## Excerpt
╭──
For AP teams that deal with a mix of vendors, scanned documents, and irregular formats — which describes most real-world invoice processing — general AI converters offer the best balance of accuracy and flexibility.

The critical distinction in this category is OCR quality. A traditional converter reads the PDF's text layer. An AI-powered converter with genuine OCR reads the image, reconstructs the layout, and maps text to rows and columns — which is the only approach that works on scanned invoices.

Tools like PDFExcel are built specifically for this: they handle photographed documents, scanned PDFs, and multi-vendor formats without requiring you to configure a template for each vendor. You upload the invoice, and the output is a structured spreadsheet — vendor name in its own cell, line items in rows, totals separated from the item grid.

When evaluating any AI converter for invoice work, test it with these three cases:

A clean digital invoice from a major accounting platform (easy — nearly every tool passes this)
A photographed invoice from a small vendor (medium — tests OCR accuracy)
A multi-page invoice with a line-item table that spans pages 1-3 (hard — tests whether the tool reassembles the table correctly)

The third test is the one that exposes tools that demo well but fail in production.

Method 5: Dedicated Invoice Processing Platforms

For large AP operations with structured approval workflows, dedicated platforms may justify the cost:

Nanonets — AI-based invoice extraction with GL-coding and approval routing; integrates with NetSuite, SAP, QuickBooks
Klippa — strong on receipt and invoice OCR; API-first design suits developers building AP pipelines
Docsumo — neural-network extraction tuned to specific invoice types including tax forms

These tools are built for the enterprise AP workflow — they capture the data, route it for approval, and push it to your ERP. If you need that entire pipeline, they're worth evaluating. If you just need the data in a spreadsheet, the per-document cost and setup overhead often exceed the value.
╰──
## Source material
╭──
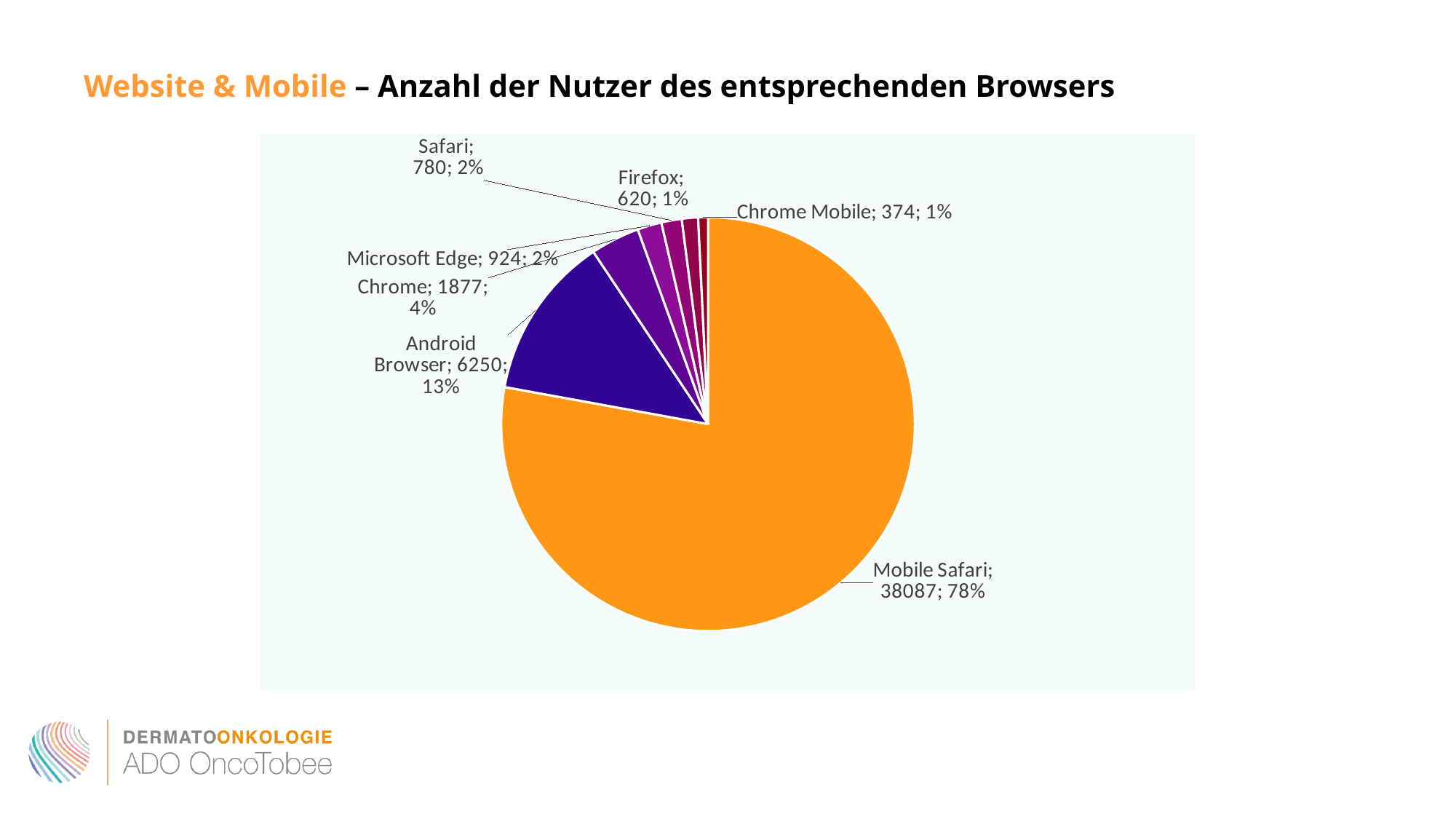
What is the difference in users between Safari and Firefox? 160 Which has more users, Chrome or Android Browser? Android Browser What share of the pie does Chrome have? 4% What share of the pie does Mobile Safari have? 78% How many users does the chart show for Mobile Safari? 38087 How many users does the chart show for Chrome Mobile? 374 Which browser has the most users? Mobile Safari What kind of chart is shown on the slide? pie chart How many users does the chart show for Android Browser? 6250 How many browsers (slices) are shown in the pie chart? 7 How many users does the chart show for Microsoft Edge? 924 Which browser has the fewest users? Chrome Mobile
╰──
## Directions
1. Reproduce the stretch of the invoice-processing excerpt from "The critical distinction" through "tests OCR accuracy)".
2. Name every accounting or ERP system that the invoice-processing excerpt says a platform integrates with.

## Answer section
1.
The critical distinction in this category is OCR quality. A traditional converter reads the PDF's text layer. An AI-powered converter with genuine OCR reads the image, reconstructs the layout, and maps text to rows and columns — which is the only approach that works on scanned invoices.

Tools like PDFExcel are built specifically for this: they handle photographed documents, scanned PDFs, and multi-vendor formats without requiring you to configure a template for each vendor. You upload the invoice, and the output is a structured spreadsheet — vendor name in its own cell, line items in rows, totals separated from the item grid.

When evaluating any AI converter for invoice work, test it with these three cases:

A clean digital invoice from a major accounting platform (easy — nearly every tool passes this)
A photographed invoice from a small vendor (medium — tests OCR accuracy)

2. NetSuite, SAP, QuickBooks